Saliva proteins could explain why some people overuse salt
Many Americans consume too much salt. Now in a study appearing in the Journal of Agricultural and Food Chemistry, scientists report that people who can easily taste salt have differing amounts of certain proteins in their saliva than those who are less sensitive. The finding could help explain why some of us have a hard time shaking the salt habit and could potentially lead to the development of more desirable low-sodium foods.
Consuming too much sodium increases the risk of heart disease and stroke, two of the leading causes of death in the U.S. Some lower sodium products are on the market, but many consumers avoid these foods because they think the foods won't be tasty enough or flavorful enough. To develop more palatable products, researchers are trying to gain a better understanding of how the body processes and perceives saltiness. Although saliva is thought to play a role, it's unclear exactly what components of the liquid could explain the differences in salt perception among people. In a small study, Thomas Hofmann and colleagues sought to fill that knowledge gap.
The researchers classified volunteers into sensitive and non-sensitive groups according to how salty the participants thought various sodium chloride solutions were. Using liquid chromatography and mass spectrometry, the team identified several salivary proteins that differed between those who could readily detect salt and those who couldn't. Surprisingly, they found the largest differences in the resting saliva of the subjects compared to saliva produced after swishing around a salty solution. In their resting saliva, sensitive subjects had higher amounts of endopeptidases, enzymes that cut up proteins, than non-sensitive subjects. The researchers suggest that the enzymes could be modifying sodium channels, which would increase the amount of sodium that gets into cells. Alternatively, the enzymes could be cutting proteins in the saliva to produce salt-enhancing peptides in people who are sensitive.

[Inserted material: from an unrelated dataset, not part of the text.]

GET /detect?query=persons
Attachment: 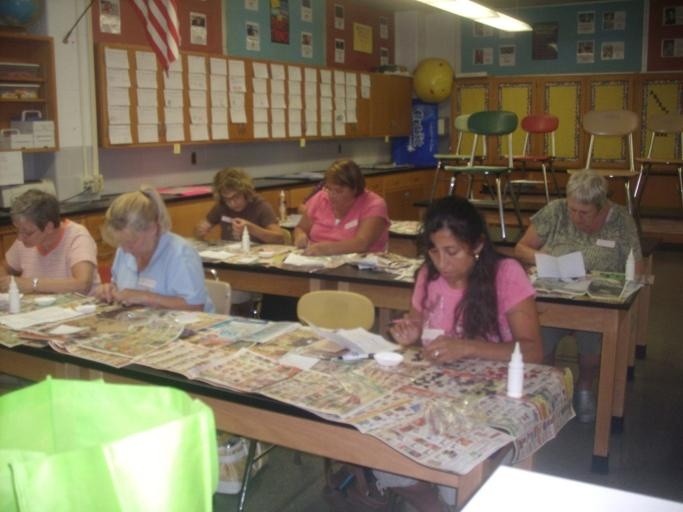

To investigate the role of perireceptor events in inter-individual variability in salt taste sensitivity, 31 volunteers were monitored in their detection functions for sodium chloride (NaCl) and classified into sensitive (0.6–1.7 mmol/L), medium-sensitive (1.8–6.9 mmol/L), and nonsensitive (7.0–11.2 mmol/L) subjects. Chemosensory intervention of NaCl-sensitive (S+) and nonsensitive (S–) panellists with potassium chloride, ammonium chloride, and sodium gluconate showed the salt taste sensitivity to be specific for NaCl. As no significant differences were found between S+ and S– subjects in salivary sodium and protein content, salivary proteome differences and their stimulus-induced dynamic changes were analyzed by tryptic digestion, iTRAQ labeling, and liquid chromatography–tandem mass spectrometry analysis. Differences in the salivary proteome between S+ and S– subjects were found primarily in resting saliva and were largely independent of the dynamic alterations observed upon salt stimulation. Gene ontology enrichment analysis of key proteins, i.e., immunoglobulin heavy constant y1, myeloblastin, cathepsin G, and kallikrein, revealed significantly increased serine-type endopeptidase activity for the S+ group, while the S– group exhibited augmented cysteine-type endopeptidase inhibitor activity by increased abundances in lipocalin-1 and cystatin-D, -S, and -SN, respectively. As proteases have been suggested to facilitate transepithelial sodium transport by cleaving the y-subunit of the epithelial sodium channel (ENaC) and protease inhibitors have been shown to reduce ENaC-mediated sodium transport, the differentially modulated proteolytic activity patterns observed in vivo for S+ and S– subjects show evidence of them playing a crucial role in affecting human NaCl sensitivity.